From: Lothar Schmidt

Date: 14 May, 2009 13:58:46

Message: 3 of 11

Anna Chen schrieb:
> Hello there,
> I have a question on something that I just can't seem to get to work correctly. I have a dataset imported from excel that looks like this:
>
> cat 2
> cat 3
> cat 0
> dog 4
> dog 5
> mouse 6
>
> Where the first column is cell and the second is double. How would I create a vector that has three elements, the first that averages all the "cats," the second that averages all the "dogs" and the third that averages all the "mice"? I've been trying combinations of for and while loops, but the different data classes are messing me up!
>
> Thanks!

like this?

k=0;
for tmp=unique(animal.type),
k=k+1;
list.name{k}=tmp;
index=find(strcmp(tmp,animal.type));
list.mean(k)=mean(animal.num(index));
end
list

Subject: Creating a new vector based on unique entries

From: Anna Chen

Date: 14 May, 2009 14:24:02

Message: 4 of 11

Thanks for everyone's help! I guess i was having trouble with the string matching thing.
Lothar, I have a question for you. when you do find(strcmp(tmp, animal.type)), won't that not work because tmp will be a cell with 3 elements and animal.type has 5?
Just wanted to understand the logic and improve my skills!

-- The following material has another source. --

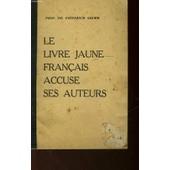 Le Livre Jaune Francais Accuse Ses Auteurs de Grimm Friedrich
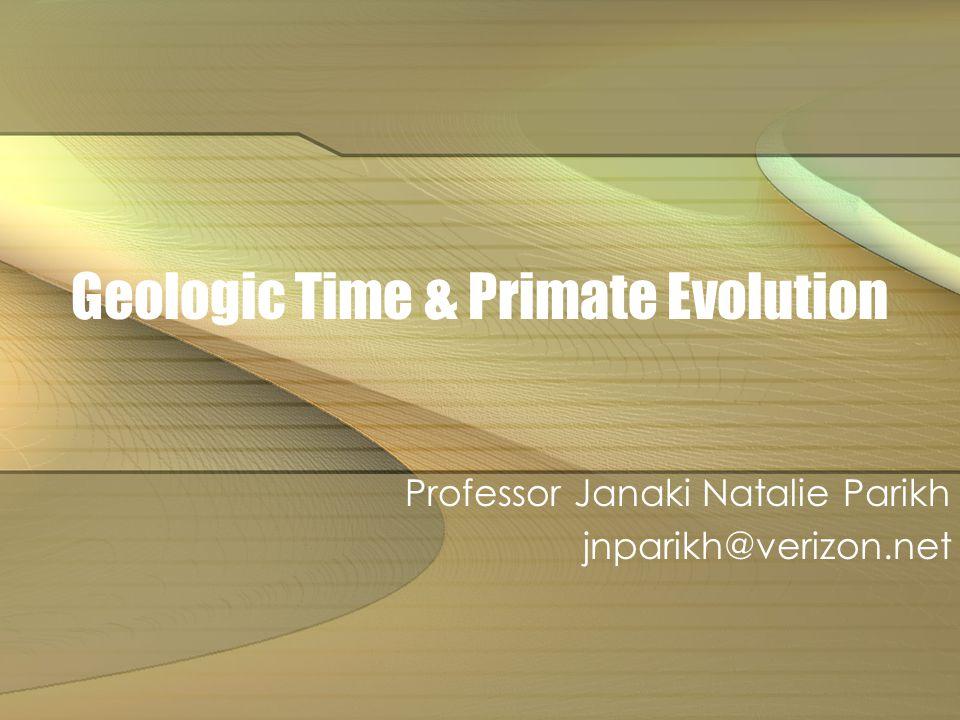Geologic Time & Primate Evolution Professor Janaki Natalie Parikh jnparikh@verizon.net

Lothar Schmidt <vapooroop@gmx.net> wrote in message <guh86e$5iq$01$1@news.t-online.com>...
> Anna Chen schrieb:
> > Hello there,
> > I have a question on something that I just can't seem to get to work correctly. I have a dataset imported from excel that looks like this:
> >
> > cat 2
> > cat 3
> > cat 0
> > dog 4
> > dog 5
> > mouse 6
> >
> > Where the first column is cell and the second is double. How would I create a vector that has three elements, the first that averages all the "cats," the second that averages all the "dogs" and the third that averages all the "mice"? I've been trying combinations of for and while loops, but the different data classes are messing me up!
> >
> > Thanks!
>
> like this?
>
> k=0;
> for tmp=unique(animal.type),
> k=k+1;
> list.name{k}=tmp;
> index=find(strcmp(tmp,animal.type));
> list.mean(k)=mean(animal.num(index));
> end
> list

Subject: Creating a new vector based on unique entries

From: Lothar Schmidt

Date: 14 May, 2009 16:08:18

Message: 5 of 11

Anna Chen schrieb:
> Thanks for everyone's help! I guess i was having trouble with the string matching thing.
> Lothar, I have a question for you. when you do find(strcmp(tmp, animal.type)), won't that not work because tmp will be a cell with 3 elements and animal.type has 5?
> Just wanted to understand the logic and improve my skills!
>
>
> Lothar Schmidt <vapooroop@gmx.net> wrote in message <guh86e$5iq$01$1@news.t-online.com>...
>> Anna Chen schrieb:
>>> Hello there,
>>> I have a question on something that I just can't seem to get to work correctly. I have a dataset imported from excel that looks like this:
>>>
>>> cat 2
>>> cat 3
>>> cat 0
>>> dog 4
>>> dog 5
>>> mouse 6
>>>
>>> Where the first column is cell and the second is double. How would I create a vector that has three elements, the first that averages all the "cats," the second that averages all the "dogs" and the third that averages all the "mice"? I've been trying combinations of for and while loops, but the different data classes are messing me up!
>>>
>>> Thanks!
>> like this?
>>
>> k=0;
>> for tmp=unique(animal.type),
>> k=k+1;
>> list.name{k}=tmp;
>> index=find(strcmp(tmp,animal.type));
>> list.mean(k)=mean(animal.num(index));
>> end
>> list

supposing that

animal.type{1}='cat'
animal.type{2}='dog'
...
animal.num(1)=4
animal.num(2)=7
...

tmp will be a cell with one og the anymal types.

strcmp(tmp,animal.type)

will compare any animal type to the current tmp (type of animal) and
will give you 1 if type=tmp and 0 if type~=tmp
find(this_logical) will give you the index of identical animaltypes

mean(animal.num(index)) gives the mean of the appropriate numbers

is this the answer to your question?

Subject: Creating a new vector based on unique entries

From: Anna Chen

Date: 14 May, 2009 18:42:01

Message: 6 of 11

hi lothar,
i had to change to
for k = 1:1:3
for tmp=unique(animal.type),
list.name{k}=tmp {k};
index=find(strcmp(tmp{k},animal.type));
list.mean(k)=mean(animal.num(index));
 end

or else the two things in the strcmp wouldn't match.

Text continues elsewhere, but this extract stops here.